EXERCISE GOAL
The lines from the one containing "content_type: text/css" through the end of the entries are what to output; reproduce them exactly and add nothing.

RECORDS TO PROCESS
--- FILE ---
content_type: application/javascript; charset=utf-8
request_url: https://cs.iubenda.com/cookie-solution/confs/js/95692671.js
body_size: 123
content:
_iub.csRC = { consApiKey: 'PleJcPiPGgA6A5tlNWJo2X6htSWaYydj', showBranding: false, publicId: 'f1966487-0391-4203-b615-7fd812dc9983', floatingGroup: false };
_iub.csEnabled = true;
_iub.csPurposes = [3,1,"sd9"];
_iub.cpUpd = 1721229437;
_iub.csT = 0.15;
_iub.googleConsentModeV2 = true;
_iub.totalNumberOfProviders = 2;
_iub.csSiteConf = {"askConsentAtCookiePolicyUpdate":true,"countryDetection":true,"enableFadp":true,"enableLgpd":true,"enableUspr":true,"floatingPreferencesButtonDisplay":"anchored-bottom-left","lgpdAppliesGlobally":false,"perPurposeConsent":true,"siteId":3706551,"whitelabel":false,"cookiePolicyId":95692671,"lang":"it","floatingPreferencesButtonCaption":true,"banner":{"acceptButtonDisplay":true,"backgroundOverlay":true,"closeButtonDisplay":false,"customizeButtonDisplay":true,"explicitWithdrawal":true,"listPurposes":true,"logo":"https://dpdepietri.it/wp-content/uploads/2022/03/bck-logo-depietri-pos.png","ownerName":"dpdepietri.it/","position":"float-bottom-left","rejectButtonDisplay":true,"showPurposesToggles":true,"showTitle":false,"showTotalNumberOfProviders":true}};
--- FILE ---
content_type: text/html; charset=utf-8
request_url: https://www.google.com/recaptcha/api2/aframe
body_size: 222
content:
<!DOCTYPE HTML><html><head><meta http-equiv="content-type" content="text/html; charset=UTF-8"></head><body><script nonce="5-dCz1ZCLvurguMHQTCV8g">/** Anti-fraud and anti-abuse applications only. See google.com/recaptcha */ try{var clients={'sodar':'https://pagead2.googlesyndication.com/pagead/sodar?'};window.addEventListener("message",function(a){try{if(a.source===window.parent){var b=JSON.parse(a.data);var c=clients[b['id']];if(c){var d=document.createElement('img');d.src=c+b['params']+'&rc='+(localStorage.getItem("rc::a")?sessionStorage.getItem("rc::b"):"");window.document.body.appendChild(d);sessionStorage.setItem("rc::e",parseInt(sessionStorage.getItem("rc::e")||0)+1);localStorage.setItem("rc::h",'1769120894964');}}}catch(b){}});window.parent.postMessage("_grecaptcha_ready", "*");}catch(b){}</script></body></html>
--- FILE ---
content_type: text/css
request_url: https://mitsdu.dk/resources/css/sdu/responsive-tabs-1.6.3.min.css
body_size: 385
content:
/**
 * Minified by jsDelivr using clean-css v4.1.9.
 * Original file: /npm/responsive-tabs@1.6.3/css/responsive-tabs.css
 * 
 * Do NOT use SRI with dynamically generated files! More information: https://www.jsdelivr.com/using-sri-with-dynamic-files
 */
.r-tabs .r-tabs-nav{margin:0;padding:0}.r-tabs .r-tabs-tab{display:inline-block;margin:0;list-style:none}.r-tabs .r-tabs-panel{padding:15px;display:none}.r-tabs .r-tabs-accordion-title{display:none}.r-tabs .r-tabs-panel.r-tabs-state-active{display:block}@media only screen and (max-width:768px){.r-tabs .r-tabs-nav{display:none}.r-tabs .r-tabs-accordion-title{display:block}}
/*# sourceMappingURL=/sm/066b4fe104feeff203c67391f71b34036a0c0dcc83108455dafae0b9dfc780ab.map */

YOUR SOLUTION
content_type: text/css
request_url: https://mitsdu.dk/resources/css/sdu/responsive-tabs-1.6.3.min.css
body_size: 385
content:
/**
 * Minified by jsDelivr using clean-css v4.1.9.
 * Original file: /npm/responsive-tabs@1.6.3/css/responsive-tabs.css
 * 
 * Do NOT use SRI with dynamically generated files! More information: https://www.jsdelivr.com/using-sri-with-dynamic-files
 */
.r-tabs .r-tabs-nav{margin:0;padding:0}.r-tabs .r-tabs-tab{display:inline-block;margin:0;list-style:none}.r-tabs .r-tabs-panel{padding:15px;display:none}.r-tabs .r-tabs-accordion-title{display:none}.r-tabs .r-tabs-panel.r-tabs-state-active{display:block}@media only screen and (max-width:768px){.r-tabs .r-tabs-nav{display:none}.r-tabs .r-tabs-accordion-title{display:block}}
/*# sourceMappingURL=/sm/066b4fe104feeff203c67391f71b34036a0c0dcc83108455dafae0b9dfc780ab.map */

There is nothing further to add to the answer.